G-force is measured in a perception of weight. Positive Gs give you a feeling of additional weight, or in the case of lateral Gs, a feeling of literally being pushed to the side. Negative Gs produce a feeling of weightlessness. Mission: Space produces both positive and negative Gs; Space Mountain produces neither. It's just low velocity inertia because of the unbanked turns. Your body wants to keep going in the same direction, so you get thrown, but you aren't feeling any additional forces besides the sudden change in direction, therefore it's considered a forceless coaster.
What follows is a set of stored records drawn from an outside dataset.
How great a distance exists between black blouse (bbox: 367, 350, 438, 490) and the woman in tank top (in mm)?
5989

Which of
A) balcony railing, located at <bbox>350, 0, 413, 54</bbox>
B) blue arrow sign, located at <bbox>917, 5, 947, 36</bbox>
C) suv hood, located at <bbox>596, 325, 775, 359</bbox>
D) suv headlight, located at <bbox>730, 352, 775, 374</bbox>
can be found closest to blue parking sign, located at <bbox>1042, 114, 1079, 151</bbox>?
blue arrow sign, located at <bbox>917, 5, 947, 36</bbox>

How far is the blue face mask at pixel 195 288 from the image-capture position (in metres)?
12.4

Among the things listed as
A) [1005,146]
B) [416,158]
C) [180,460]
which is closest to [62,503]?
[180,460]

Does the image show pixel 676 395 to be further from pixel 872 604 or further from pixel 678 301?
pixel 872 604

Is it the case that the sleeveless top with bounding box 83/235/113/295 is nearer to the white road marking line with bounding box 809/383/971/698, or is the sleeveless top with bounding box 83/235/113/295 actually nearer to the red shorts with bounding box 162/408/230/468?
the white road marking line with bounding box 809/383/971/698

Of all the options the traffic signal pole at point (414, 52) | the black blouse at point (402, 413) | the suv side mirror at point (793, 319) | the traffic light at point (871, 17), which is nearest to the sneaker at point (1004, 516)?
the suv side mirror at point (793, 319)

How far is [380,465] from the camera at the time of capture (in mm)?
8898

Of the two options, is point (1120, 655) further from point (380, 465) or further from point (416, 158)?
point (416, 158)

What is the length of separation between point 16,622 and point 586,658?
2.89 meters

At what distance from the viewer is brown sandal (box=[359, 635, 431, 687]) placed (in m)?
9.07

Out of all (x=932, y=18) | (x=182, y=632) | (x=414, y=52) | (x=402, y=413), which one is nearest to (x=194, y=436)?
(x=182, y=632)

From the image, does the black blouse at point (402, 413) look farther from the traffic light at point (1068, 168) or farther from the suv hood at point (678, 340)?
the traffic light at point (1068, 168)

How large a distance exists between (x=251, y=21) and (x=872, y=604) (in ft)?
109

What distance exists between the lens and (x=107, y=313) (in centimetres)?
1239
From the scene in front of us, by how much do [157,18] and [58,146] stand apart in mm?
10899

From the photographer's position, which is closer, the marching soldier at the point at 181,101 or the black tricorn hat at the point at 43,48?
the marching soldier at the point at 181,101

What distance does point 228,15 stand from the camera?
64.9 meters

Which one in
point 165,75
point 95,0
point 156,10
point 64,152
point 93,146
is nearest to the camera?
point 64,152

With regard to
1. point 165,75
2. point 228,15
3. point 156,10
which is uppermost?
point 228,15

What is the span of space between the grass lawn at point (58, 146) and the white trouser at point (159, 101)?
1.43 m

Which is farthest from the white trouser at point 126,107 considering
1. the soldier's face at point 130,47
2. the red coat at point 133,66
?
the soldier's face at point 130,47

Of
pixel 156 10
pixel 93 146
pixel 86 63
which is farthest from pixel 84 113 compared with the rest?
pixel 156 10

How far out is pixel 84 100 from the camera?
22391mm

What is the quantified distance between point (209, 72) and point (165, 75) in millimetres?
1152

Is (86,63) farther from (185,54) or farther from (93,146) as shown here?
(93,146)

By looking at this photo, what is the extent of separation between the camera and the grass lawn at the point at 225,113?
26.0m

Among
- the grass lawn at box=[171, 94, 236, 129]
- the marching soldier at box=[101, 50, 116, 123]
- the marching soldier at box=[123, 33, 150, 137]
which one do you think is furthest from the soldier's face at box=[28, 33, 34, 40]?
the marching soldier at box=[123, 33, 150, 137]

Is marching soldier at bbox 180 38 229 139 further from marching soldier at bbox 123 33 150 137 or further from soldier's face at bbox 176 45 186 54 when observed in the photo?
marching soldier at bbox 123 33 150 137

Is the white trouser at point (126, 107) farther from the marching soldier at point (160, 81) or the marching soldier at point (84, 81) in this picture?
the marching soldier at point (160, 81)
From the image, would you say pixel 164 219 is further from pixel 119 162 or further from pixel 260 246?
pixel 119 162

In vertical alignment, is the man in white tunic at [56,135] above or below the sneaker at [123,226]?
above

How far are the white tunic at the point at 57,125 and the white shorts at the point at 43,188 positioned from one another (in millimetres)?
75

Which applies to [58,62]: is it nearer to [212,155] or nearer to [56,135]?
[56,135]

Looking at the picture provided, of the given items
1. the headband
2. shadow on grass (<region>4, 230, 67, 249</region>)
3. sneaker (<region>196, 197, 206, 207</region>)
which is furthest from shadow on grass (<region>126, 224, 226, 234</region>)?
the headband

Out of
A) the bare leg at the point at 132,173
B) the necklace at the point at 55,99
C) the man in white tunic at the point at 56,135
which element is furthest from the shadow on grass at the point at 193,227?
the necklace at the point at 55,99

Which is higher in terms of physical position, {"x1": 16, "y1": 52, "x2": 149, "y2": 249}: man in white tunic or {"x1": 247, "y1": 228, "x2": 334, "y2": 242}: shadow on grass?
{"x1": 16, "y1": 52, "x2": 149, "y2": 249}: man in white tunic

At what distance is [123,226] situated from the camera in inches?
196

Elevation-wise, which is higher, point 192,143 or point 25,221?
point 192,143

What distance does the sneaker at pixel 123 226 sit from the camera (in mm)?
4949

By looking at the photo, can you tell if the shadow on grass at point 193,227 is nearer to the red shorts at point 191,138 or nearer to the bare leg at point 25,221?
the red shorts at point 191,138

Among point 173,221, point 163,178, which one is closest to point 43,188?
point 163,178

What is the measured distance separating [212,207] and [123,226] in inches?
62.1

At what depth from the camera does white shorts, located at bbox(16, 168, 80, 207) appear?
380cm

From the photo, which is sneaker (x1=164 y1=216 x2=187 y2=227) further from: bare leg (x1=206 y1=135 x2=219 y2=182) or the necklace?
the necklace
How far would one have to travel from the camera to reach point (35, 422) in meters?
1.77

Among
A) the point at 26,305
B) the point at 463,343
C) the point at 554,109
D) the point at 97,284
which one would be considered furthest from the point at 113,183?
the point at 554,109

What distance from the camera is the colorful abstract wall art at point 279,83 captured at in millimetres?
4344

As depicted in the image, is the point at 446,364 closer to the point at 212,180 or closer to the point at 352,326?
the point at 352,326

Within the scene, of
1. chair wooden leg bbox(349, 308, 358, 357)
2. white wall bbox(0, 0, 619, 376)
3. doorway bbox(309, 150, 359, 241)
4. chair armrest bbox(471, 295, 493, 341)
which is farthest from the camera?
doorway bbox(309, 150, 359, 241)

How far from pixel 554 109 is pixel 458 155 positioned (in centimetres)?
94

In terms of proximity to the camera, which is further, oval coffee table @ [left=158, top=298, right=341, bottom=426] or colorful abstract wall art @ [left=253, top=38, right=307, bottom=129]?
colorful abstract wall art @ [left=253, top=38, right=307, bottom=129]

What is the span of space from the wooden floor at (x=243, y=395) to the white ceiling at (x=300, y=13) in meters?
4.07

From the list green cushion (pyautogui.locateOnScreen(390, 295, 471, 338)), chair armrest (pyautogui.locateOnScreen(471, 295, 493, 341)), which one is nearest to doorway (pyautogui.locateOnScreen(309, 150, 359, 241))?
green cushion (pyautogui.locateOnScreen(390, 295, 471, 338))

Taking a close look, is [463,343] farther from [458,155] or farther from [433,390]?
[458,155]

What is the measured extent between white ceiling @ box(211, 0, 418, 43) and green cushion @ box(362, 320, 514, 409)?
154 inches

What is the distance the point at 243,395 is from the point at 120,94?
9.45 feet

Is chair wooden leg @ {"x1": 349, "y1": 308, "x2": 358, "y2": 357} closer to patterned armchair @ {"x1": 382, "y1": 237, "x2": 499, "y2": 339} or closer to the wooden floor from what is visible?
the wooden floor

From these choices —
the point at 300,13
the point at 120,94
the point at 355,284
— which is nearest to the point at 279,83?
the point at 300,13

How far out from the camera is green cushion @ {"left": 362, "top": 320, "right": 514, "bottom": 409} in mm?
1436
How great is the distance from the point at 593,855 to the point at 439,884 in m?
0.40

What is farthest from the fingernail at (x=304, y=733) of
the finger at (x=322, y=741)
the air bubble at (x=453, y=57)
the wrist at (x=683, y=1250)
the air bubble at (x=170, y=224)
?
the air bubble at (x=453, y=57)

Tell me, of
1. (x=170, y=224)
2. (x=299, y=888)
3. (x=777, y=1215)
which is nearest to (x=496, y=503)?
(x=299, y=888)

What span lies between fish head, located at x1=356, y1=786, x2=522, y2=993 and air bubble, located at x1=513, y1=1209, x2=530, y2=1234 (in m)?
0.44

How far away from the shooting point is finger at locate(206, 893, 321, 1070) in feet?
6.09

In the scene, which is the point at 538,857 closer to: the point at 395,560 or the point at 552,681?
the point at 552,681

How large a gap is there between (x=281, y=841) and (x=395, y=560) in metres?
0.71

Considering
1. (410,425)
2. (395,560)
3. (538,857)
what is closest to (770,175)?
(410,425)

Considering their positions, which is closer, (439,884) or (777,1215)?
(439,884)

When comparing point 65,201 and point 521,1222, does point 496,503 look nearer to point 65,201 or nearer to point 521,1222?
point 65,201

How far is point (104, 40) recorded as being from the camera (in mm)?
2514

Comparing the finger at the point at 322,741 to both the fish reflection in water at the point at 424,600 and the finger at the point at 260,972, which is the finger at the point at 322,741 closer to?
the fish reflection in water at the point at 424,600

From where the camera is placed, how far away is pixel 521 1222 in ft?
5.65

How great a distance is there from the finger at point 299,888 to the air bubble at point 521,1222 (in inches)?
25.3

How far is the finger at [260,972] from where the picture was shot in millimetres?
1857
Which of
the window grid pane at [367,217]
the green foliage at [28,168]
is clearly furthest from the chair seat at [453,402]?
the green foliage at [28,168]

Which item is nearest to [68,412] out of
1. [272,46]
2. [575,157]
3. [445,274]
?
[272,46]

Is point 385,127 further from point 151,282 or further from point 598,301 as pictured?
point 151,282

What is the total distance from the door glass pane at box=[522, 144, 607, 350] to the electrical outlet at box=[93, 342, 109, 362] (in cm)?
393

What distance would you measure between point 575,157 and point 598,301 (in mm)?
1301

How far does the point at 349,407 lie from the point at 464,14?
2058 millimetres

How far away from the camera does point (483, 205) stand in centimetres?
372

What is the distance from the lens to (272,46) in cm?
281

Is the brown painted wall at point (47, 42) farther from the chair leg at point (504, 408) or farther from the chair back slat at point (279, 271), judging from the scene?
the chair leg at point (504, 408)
It can also be bumpy. It depends on the vehicle, the wheels especially, since that is what is interacting with the track.
Sorry, you're definitely not using those terms as they normally are used.
A G is an accelerating force measuring the apparent gravitational force of Earth generally measured at 9.8 m/s^2. As such, it is also a vector, it is pointing toward the center of the Earth.
When one accelerates or changes direction going up and down along this vector, it is convenient to measure the resultant accelerating force in terms of G... as a handy form of standard measurement. If you're going down an incline at 5.9 m/s^2, then your resultant 'feel' of gravitational acceleration is 1/2G. If you're being propelled upward at 9.8 m/s^2, then the resultant feel of acceleration is 2G. If you're free-falling, it's 0G.
You acknowledge that Mission:Space produces both positive and negative Gs. No, it technically doesn't, since it is all motion perpendicular to the vector of Earth's apparent gravitational force. However, we can talk about the centrifugal/centripetal force of angular acceleration in terms of G in an analogous way. If the angular force is producing a lateral force vector of 19.6 m/s^2, then we can say it's producing 2Gs of force, even if the vector of the force is not pointing toward the center of the Earth, but perpendicular to the vector of Earth's gravity.
IOW, lateral forces can be measured in terms of G in an analogous way, namely, how proportional that force is to a force measured as 9.8 m/s^2.
So, Space Mountain. When you whip around a turn that isn't banked to give the resultant vector a downward direction in relation to your body, then you feel the whip around as a lateral force throwing you left and right and into the sides of car. All forces can be expressed in their absolute value to their proportion to the absolute value of G. Thus, one can express that lateral force as "Gs", just like you did for Mission:Space. It is literally (in the literal sense of literal) the same thing.
We've had a thread discussing the lateral G forces of various spinners and no one said, "That's not a G force, that's just inertia!" We all knew what we meant by "Gs". A sharp turn on coaster without banking is the same lateral force. And it can be expressed in terms of G. As most people do.